WICHITA, Kan. (CNS) — Law enforcement officials in Wichita Aug. 1 announced that a body found some days earlier in the Arkansas River near one of the city’s parks was the body of Brian Bergkamp, a seminarian from the Diocese of Wichita.
The Wichita Eagle Daily newspaper reported that a fisherman had spotted a piece of life vest floating in the water with a rosary attached to it. That discovery led to finding the body of the missing seminarian. The coroner July 29 confirmed it was Bergkamp and his family was given the news first.
Bergkamp, who was studying for the Kansas diocese at a Maryland seminary, had been missing since he saved the life of a woman who fell into the Arkansas River July 9. Three days later, he remained missing and was presumed to be dead.
Bergkamp, 24, was among five people traveling in separate kayaks when all got caught in turbulent waters. According to The Wichita Eagle, Bergkamp jumped from his kayak to save the woman before getting pulled under himself. He was not wearing a life jacket. The other kayakers made it to shore.
His family said his funeral and burial would be private.
“Our prayers continue to be lifted up for the consolation of Brian’s family as they take the next step to honor the memory of their son and brother,” the Wichita Diocese said in an Aug. 1 statement.
The diocese expressed “gratitude to God for his abundant graces offered to strengthen all impacted by Brian’s death, to the members of the recovery team and personnel of the Wichita Fire and Police departments, and to those others who have helped in any way throughout this tragedy.”
“Brian’s diocesan family is also thankful that his mortal remains will be able to be laid to rest and have a place at which continued prayers may be offered for his eternal well-being,” the statement said.

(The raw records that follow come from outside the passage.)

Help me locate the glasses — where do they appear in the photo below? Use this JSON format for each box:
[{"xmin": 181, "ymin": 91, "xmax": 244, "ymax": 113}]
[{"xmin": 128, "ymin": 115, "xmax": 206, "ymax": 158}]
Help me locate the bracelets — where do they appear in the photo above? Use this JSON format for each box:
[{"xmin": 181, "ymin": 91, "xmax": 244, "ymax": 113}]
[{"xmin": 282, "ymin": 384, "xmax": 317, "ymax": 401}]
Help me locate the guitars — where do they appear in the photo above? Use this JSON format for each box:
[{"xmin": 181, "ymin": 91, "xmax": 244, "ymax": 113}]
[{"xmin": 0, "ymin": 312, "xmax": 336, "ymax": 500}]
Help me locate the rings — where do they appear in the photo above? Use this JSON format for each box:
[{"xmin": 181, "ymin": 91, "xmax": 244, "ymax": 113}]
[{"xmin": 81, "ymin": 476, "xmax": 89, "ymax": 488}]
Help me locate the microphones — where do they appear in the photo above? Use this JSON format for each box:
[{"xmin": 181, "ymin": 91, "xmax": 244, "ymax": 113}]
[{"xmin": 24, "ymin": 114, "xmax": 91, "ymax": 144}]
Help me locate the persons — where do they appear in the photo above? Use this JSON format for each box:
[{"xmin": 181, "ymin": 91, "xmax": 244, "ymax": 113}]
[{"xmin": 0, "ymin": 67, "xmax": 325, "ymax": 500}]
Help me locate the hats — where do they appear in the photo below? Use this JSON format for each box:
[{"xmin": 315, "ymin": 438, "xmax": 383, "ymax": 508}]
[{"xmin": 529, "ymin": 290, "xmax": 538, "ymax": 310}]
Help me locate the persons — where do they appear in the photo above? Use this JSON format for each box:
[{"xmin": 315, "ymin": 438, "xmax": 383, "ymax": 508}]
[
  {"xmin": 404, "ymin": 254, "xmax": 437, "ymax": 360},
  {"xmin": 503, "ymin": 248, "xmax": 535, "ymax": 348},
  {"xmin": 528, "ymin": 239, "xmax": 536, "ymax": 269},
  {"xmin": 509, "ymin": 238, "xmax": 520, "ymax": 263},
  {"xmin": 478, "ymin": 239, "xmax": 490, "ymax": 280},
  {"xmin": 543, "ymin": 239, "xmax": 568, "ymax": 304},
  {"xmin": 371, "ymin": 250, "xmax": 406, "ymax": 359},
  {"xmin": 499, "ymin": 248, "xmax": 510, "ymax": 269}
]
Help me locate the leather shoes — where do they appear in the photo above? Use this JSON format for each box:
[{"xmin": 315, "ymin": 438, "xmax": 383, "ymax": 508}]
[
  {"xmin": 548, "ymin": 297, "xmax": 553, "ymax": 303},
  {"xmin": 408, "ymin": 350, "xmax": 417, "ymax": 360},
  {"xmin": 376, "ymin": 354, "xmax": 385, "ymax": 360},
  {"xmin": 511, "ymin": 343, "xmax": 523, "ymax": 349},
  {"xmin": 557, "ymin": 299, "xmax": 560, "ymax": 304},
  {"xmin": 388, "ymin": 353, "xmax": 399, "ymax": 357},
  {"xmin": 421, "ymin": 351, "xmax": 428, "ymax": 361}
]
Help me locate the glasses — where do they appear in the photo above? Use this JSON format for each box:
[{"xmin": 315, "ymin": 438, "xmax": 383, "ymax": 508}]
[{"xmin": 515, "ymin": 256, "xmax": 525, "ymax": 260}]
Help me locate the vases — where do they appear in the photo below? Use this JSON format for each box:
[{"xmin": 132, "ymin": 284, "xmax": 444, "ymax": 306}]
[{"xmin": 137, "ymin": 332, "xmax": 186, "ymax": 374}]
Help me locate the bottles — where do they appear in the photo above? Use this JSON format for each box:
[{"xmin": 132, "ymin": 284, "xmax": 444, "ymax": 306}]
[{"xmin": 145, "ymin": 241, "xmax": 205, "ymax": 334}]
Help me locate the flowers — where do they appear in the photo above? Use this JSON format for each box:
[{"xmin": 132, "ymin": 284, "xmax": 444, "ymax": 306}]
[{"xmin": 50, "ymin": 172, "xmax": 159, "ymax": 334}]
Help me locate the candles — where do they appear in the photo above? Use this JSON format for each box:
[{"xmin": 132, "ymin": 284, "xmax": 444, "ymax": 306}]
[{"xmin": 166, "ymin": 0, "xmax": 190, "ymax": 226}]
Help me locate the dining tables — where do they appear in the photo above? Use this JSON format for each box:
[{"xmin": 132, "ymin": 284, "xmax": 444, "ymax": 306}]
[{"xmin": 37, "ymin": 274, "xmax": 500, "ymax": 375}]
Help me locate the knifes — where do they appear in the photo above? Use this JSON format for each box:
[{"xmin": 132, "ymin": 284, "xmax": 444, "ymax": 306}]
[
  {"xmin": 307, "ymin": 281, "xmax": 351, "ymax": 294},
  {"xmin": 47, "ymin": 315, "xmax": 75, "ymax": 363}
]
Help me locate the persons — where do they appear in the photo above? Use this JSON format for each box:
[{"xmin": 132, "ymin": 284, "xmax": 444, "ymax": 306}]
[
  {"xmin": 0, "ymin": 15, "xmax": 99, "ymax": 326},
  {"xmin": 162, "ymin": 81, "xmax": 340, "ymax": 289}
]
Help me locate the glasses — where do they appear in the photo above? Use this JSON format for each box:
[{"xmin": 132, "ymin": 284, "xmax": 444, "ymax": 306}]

Bergkamp had just finished his second year at Mount St. Mary’s Seminary in Emmitsburg, Maryland, which is in the Archdiocese of Baltimore. He is the son of Ned and Theresa Bergkamp of Garden Plain and would have been ordained to the transitional diaconate at the end of the upcoming school year.
His brother, Andy, was ordained to the transitional diaconate in May. He is preparing for the priesthood for the Diocese of Wichita at Mundelein Seminary in Mundelein, Illinois.
“Brian’s death is a great tragedy and a great loss, not only for his family and friends,” said Baltimore Archbishop William E. Lori, “but to all who knew him and to the church he was so generously seeking to serve.”
“I knew Brian to be an exceptional seminarian, well on his way to demonstrating so many of the qualities needed to be a good and faithful priest,” Wichita Bishop Carl A. Kemme wrote in an email to The Catholic Advance, the diocesan newspaper, at the time of his rescue of the kayaker. “I personally looked forward to the day when I might be able to ordain him.”
Bishop Kemme said Bergkamp was quiet, dedicated, diligent in his work and studies, and presented himself always with a sense of decorum and maturity, well beyond his years.
“I was looking forward to how God would use him as a priest in the Diocese of Wichita. Now, we must all mourn his much anticipated ministry and the many fruits we all knew would be abundant by his priestly life and ministry.”
Life on this side of heaven is full of mysteries, contradictions and ironies, Bishop Kemme said. “Brian’s untimely death is full of these mysteries, which must wait until heaven to be solved.”